DATA PROVIDED START
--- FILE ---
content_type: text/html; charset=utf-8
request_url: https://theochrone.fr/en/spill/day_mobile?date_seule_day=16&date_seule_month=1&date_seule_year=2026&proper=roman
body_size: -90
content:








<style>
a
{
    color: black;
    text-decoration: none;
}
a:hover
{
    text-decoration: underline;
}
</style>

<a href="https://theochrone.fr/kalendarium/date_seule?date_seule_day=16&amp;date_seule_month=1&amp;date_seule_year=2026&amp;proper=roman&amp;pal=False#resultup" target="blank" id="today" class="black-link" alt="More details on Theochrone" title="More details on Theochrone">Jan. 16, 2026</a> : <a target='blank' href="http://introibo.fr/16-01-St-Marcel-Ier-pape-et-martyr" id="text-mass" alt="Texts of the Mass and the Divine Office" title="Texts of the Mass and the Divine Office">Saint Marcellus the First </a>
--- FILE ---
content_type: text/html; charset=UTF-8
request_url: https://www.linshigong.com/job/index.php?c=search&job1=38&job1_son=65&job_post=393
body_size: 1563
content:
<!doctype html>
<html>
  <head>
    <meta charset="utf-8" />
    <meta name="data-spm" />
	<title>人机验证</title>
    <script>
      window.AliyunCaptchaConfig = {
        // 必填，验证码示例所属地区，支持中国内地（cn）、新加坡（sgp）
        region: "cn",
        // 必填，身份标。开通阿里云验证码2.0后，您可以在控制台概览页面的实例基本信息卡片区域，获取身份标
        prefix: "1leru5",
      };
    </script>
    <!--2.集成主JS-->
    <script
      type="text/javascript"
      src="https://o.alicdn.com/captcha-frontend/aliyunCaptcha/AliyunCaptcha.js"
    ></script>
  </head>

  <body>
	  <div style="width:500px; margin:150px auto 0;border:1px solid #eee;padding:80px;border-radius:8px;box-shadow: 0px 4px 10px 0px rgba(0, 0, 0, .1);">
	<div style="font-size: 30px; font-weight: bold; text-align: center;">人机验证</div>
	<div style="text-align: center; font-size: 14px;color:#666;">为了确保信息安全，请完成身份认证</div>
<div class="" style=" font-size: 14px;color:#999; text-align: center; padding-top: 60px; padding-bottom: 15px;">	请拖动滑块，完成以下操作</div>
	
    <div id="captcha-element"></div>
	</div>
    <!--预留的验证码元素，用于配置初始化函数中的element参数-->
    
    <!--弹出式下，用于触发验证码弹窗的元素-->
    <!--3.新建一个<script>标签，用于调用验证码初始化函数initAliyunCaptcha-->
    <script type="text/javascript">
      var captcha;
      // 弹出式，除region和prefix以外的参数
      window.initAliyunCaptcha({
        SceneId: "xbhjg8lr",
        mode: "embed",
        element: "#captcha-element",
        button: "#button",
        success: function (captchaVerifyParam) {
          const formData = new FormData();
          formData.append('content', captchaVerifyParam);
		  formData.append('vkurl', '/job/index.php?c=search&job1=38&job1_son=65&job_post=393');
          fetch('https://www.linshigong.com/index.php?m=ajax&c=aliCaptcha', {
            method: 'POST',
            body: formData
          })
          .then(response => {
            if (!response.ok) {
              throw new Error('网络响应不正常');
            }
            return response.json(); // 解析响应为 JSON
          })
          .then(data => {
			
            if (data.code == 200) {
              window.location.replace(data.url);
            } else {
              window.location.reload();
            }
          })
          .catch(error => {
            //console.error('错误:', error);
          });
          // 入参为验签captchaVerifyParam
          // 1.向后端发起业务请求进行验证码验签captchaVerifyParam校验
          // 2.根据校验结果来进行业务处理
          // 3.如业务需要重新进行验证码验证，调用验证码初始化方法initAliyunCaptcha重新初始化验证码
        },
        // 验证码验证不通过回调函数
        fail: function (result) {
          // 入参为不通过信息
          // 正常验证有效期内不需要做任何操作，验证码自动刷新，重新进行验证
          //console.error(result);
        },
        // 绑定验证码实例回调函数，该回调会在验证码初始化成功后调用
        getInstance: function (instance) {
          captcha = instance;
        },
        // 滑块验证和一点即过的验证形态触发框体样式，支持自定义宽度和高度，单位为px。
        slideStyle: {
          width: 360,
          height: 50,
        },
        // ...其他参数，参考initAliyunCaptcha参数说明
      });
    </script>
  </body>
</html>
DATA PROVIDED END
◆ **EXERCISE DIRECTIONS**: Check each line of the preceding material for the word "instance", then state how many lines contain it, with no other text.

◆ **WRITTEN ANSWER**: 2